Items from a data source:
-*-
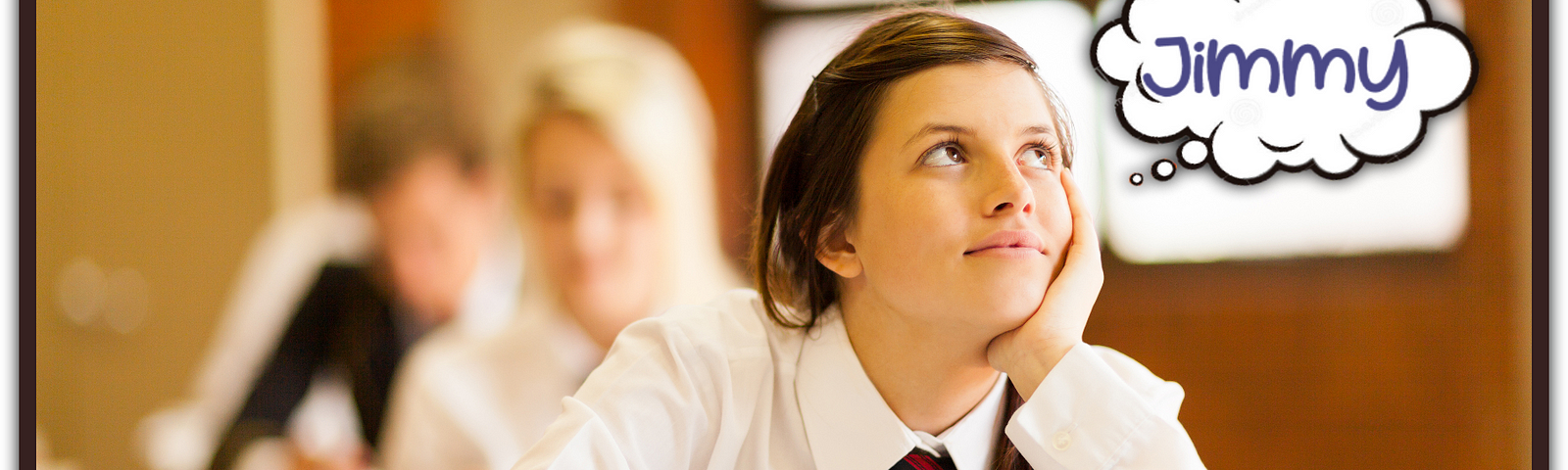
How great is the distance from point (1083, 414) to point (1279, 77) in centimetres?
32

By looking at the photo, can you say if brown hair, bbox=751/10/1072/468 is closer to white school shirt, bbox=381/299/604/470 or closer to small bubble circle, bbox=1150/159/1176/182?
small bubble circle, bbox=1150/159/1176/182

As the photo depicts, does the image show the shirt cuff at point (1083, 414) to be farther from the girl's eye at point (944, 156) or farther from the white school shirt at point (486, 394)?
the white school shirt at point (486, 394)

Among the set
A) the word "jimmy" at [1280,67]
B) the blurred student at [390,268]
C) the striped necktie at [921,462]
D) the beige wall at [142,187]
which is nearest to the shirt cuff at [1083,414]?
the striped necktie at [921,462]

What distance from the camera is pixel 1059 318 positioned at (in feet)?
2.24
-*-
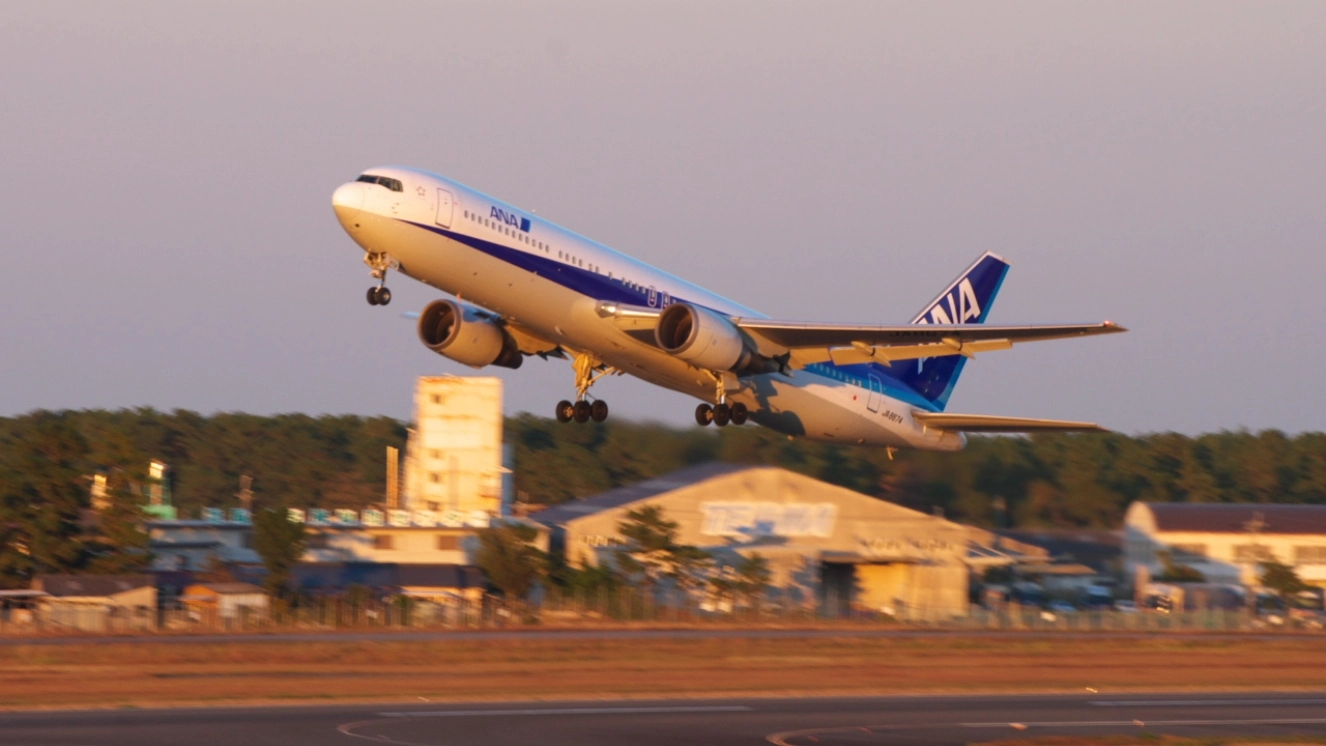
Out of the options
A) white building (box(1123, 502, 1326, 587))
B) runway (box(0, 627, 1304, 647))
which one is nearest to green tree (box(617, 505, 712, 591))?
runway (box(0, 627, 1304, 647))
-*-
▶ Task objective
List every line of the records that contains the word "circle", matching upper and lower case exactly.

▶ Correct response
By looking at the photo, can you say if brown hair, bbox=751/10/1072/468 is closer to white school shirt, bbox=381/299/604/470 or closer to small bubble circle, bbox=1150/159/1176/182?
small bubble circle, bbox=1150/159/1176/182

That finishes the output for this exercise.